• Instructions:
a. In the tugboat article, how much bollard pull does Seaspan Tempest have?
b. Write out the tugboat article from "Lazarowich said his" to "an integral component.", swapping "logging" for "fishing".
c. Decide whether each statement agrees with the tugboat article, and answer yes or no for each, quoting the words of the article that settle it. (i) Tempest's props are angled like those of log-towing tugs. (ii) Lazarowich has been with Seaspan since 1998. (iii) The tug was at full throttle when it passed under the Port Mann bridge.

• Page text:
** START **

Once again, operator involvement in the early design stages was made clear. The 1,700 hp, providing 48,000 pounds of bollard pull from the boat’s two Cummins KTA38 mains, provided the power to spin a barge in these currents. Unlike log-towing tugs with props angled to push their wash under a boom, Tempest has deep but less-angled props for optimal barge handling. 

At 0716 the team picked up the larger-loaded barge and headed downriver. With the tug and barge on a straight course, Lazarowich handed off the traditional wood wheel to Hemmingson and used this straight run to update his logbook. Dispatch had directed them to take the loaded barge downriver to meet up with an “outside” tug for the tow up the coast to a pulp mill. 

The Seaspan Tempest crew pilots a barge full of wood chips through the railroad swing bridge at New Westminster with room to spare.

Lazarowich said his dad had captained log-barge towing tugs but he chose to go logging for a time before returning to deck work on tugs with a smaller company in 1987. By 1997 he had earned enough time, including some coastal towing, to qualify for his 350 unlimited tug master’s papers. He has been with Seaspan since 1998. He is proud of Seaspan Tempest and its exceptional handling abilities of which he, as operator, is an integral component. 

About six miles downriver from the loading site, at 0800, the tug and barge passed under the new Port Mann highway bridge, making 10.3 knots on 3/4 throttle and the help of 4 knots of current — a combination of river flow and ebb tide. Less than 10 minutes later an order change came over the VHF from the dispatcher. There was another tug coming upriver that urgently needed a different loaded barge. This required Lazarowich to take the wheel and spin the barge 180 degrees to go upriver a short distance and pass around the top end of a small island to access the desired barge. Once again the two men did that mooring dance to tie up one barge, drop the bridles, put them up on the new barge, drop those moorings and get underway. At the same time Lazarowich and Hemmingson noted that one of the other moored barges seemed to be a couple inches lower to port. They reported this to dispatch so that they could have other tugs in the area keep an eye on it.

** END **

• Supplied information:
** START **

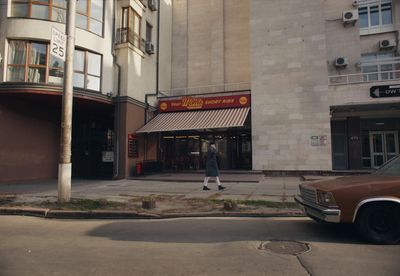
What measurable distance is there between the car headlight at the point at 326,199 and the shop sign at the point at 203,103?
13.7m

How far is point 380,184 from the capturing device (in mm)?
5109

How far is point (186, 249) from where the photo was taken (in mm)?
5023

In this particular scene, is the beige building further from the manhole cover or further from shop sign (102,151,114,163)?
the manhole cover

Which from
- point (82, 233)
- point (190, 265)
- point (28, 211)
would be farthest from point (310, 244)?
point (28, 211)

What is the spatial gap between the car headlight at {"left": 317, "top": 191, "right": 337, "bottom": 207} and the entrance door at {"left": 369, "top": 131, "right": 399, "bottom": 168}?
Answer: 1729 cm

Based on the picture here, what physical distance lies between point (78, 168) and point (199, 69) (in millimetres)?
11080

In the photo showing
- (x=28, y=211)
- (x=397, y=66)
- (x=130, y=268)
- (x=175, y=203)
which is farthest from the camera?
(x=397, y=66)

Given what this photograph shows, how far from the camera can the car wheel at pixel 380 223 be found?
5.08 meters

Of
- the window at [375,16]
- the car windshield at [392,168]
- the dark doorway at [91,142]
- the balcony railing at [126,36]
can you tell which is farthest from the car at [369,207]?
the window at [375,16]

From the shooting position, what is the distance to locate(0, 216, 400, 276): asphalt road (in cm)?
412

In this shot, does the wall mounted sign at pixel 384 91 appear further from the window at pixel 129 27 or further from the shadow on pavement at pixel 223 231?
the window at pixel 129 27

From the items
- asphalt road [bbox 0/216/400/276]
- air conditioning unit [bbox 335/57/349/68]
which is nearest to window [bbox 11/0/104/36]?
asphalt road [bbox 0/216/400/276]

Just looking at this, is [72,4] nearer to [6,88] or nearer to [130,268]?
[6,88]

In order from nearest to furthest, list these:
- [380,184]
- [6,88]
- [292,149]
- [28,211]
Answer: [380,184]
[28,211]
[6,88]
[292,149]
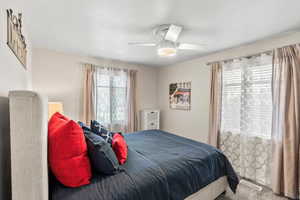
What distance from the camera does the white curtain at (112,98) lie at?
3.66m

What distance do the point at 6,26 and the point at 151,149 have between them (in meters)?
1.88

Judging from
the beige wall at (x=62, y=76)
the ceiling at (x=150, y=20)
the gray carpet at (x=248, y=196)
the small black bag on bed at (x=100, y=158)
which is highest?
the ceiling at (x=150, y=20)

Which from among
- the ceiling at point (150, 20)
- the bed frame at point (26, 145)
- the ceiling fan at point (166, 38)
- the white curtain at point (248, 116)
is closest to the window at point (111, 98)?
the ceiling at point (150, 20)

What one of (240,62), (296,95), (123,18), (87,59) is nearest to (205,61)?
(240,62)

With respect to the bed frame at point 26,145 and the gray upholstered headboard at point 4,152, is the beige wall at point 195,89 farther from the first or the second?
the gray upholstered headboard at point 4,152

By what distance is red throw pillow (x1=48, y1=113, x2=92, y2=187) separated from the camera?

** END **

• Responses per task:
a. 48,000 pounds

b.
Lazarowich said his dad had captained log-barge towing tugs but he chose to go fishing for a time before returning to deck work on tugs with a smaller company in 1987. By 1997 he had earned enough time, including some coastal towing, to qualify for his 350 unlimited tug master’s papers. He has been with Seaspan since 1998. He is proud of Seaspan Tempest and its exceptional handling abilities of which he, as operator, is an integral component.

c.
(i) No: "Unlike log-towing tugs with props angled to push their wash under a boom, Tempest has deep but less-angled props for optimal barge handling."
(ii) Yes: "He has been with Seaspan since 1998."
(iii) No: "making 10.3 knots on 3/4 throttle"